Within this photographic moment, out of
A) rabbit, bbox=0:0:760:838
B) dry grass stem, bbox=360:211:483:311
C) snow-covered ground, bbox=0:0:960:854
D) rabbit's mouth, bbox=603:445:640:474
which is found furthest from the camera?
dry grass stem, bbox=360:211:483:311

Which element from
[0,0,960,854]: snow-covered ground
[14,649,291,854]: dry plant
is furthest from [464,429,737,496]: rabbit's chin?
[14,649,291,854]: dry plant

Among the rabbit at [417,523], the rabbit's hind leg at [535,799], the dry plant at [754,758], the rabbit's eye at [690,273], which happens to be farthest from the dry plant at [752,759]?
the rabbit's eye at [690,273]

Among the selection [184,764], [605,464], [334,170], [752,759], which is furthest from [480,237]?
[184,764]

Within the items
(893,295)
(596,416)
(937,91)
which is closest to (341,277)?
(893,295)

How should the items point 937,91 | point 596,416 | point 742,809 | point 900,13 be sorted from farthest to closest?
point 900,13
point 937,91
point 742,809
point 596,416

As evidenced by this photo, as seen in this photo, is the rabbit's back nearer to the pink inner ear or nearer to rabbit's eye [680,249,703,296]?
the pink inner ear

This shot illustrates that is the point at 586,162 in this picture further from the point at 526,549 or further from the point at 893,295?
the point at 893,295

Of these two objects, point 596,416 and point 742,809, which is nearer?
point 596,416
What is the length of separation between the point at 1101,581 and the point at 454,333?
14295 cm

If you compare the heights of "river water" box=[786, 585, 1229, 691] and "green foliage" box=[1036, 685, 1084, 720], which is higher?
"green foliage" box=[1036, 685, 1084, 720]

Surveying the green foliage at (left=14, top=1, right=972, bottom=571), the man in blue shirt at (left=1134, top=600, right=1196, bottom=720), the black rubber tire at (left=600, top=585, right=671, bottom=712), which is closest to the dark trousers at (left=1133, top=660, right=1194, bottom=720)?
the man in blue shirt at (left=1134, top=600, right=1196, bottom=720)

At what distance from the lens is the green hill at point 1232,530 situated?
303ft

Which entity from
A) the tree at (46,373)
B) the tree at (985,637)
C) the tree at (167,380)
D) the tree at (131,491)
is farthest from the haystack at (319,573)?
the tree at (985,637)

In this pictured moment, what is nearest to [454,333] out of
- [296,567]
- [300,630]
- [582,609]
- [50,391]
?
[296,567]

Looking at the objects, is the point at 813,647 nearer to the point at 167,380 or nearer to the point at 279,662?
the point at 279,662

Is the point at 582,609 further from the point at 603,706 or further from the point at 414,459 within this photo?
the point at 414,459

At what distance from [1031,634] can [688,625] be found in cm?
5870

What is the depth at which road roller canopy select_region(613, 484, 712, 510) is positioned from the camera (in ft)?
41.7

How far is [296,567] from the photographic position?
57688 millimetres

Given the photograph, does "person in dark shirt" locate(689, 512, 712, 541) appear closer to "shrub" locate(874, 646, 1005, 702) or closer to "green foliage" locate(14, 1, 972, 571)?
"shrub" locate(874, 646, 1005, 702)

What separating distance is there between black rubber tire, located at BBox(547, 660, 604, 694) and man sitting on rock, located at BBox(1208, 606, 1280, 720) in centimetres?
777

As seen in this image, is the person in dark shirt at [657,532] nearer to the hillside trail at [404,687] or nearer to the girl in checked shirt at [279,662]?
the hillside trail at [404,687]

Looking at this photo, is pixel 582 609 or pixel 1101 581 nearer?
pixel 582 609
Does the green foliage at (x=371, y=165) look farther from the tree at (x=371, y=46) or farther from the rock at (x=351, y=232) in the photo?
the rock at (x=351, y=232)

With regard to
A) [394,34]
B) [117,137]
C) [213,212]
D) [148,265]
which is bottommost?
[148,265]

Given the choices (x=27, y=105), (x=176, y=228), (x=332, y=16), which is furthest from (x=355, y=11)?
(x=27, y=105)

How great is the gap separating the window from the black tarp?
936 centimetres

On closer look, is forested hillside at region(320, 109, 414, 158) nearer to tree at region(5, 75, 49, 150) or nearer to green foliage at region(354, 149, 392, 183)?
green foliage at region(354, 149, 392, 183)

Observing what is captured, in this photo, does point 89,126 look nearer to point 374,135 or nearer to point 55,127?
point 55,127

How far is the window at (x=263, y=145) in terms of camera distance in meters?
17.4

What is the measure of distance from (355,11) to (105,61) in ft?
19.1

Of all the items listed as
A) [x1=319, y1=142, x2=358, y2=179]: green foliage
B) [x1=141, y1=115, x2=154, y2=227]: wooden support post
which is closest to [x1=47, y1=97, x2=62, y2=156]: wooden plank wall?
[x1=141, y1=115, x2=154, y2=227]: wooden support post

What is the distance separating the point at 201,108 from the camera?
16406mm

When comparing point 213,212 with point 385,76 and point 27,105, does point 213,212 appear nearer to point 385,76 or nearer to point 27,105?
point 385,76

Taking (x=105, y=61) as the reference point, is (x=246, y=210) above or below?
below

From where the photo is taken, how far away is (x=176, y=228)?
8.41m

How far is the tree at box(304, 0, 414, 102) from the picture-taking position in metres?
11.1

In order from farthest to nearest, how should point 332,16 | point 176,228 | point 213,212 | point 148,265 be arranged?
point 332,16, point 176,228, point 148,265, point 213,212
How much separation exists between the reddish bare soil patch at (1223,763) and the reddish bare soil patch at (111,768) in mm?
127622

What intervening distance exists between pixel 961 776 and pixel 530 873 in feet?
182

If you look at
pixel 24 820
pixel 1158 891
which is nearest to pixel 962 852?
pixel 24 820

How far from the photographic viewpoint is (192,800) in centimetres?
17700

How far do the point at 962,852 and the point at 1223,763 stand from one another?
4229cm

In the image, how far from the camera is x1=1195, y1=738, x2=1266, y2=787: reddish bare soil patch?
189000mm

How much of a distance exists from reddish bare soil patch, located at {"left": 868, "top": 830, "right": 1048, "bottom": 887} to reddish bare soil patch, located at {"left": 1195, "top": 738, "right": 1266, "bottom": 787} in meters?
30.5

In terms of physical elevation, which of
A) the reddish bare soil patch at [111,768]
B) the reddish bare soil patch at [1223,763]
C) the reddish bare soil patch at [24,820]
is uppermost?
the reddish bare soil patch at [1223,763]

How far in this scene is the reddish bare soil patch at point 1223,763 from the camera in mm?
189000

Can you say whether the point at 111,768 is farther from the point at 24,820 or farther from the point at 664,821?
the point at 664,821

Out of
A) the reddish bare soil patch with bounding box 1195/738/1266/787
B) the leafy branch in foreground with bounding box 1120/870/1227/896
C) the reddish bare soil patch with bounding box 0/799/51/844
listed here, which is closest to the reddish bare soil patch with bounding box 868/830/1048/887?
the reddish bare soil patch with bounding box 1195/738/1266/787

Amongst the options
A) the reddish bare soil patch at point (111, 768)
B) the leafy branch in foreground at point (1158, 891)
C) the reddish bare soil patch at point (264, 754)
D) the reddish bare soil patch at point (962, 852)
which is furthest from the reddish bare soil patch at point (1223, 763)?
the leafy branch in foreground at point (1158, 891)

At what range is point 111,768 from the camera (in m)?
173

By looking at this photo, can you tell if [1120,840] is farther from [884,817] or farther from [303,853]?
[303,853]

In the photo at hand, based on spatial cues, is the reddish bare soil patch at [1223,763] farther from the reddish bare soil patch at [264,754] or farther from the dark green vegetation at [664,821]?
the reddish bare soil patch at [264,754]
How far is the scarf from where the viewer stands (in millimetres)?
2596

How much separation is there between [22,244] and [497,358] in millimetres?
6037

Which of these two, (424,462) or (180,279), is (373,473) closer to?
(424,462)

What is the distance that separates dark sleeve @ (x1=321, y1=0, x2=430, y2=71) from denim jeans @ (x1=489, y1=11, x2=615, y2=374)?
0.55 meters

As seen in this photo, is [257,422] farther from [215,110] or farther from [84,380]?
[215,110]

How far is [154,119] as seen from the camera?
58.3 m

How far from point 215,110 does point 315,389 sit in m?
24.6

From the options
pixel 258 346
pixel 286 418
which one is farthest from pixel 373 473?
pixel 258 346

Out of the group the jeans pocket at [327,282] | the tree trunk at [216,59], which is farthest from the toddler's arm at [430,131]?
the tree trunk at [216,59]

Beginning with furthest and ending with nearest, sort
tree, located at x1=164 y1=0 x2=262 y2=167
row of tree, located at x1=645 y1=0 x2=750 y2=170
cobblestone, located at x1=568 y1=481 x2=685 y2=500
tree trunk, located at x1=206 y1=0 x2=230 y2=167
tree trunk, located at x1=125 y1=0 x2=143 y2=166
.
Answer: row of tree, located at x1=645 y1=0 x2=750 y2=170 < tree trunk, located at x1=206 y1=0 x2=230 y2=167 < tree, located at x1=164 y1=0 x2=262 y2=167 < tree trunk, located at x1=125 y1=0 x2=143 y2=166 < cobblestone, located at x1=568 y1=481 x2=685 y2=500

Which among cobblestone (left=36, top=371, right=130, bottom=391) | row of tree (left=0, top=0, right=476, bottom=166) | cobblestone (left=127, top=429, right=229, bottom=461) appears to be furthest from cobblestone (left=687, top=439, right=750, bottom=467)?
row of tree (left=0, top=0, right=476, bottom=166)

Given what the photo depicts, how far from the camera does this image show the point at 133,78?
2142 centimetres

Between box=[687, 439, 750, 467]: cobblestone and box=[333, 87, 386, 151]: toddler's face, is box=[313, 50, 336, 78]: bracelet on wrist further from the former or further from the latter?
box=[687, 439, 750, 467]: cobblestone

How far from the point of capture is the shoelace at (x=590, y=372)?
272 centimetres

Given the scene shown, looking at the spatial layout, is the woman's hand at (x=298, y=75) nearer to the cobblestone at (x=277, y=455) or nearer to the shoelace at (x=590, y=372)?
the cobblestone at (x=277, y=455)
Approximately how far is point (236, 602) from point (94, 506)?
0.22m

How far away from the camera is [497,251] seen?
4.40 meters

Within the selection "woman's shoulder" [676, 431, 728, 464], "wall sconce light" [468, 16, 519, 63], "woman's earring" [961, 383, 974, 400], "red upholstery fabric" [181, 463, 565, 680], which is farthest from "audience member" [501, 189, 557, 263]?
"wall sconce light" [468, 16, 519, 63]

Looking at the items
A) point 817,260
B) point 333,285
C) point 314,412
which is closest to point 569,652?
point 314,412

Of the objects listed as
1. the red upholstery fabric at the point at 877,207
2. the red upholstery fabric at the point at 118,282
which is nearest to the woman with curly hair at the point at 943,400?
***
(WHAT THE TASK REQUIRES)
Please reproduce, character for character, the lines of the material that begin at the line containing "How far away from" and run through the end of the material.

(EXERCISE RESULT)
How far away from the camera is [497,251] seen?
4.40 meters

Within the selection "woman's shoulder" [676, 431, 728, 464], "wall sconce light" [468, 16, 519, 63], "woman's earring" [961, 383, 974, 400], "red upholstery fabric" [181, 463, 565, 680], which is farthest from "audience member" [501, 189, 557, 263]?
"wall sconce light" [468, 16, 519, 63]

Looking at the items
A) point 817,260
B) point 333,285
C) point 314,412
which is closest to point 569,652?
point 314,412

Of the objects listed as
1. the red upholstery fabric at the point at 877,207
2. the red upholstery fabric at the point at 118,282
which is nearest to the woman with curly hair at the point at 943,400?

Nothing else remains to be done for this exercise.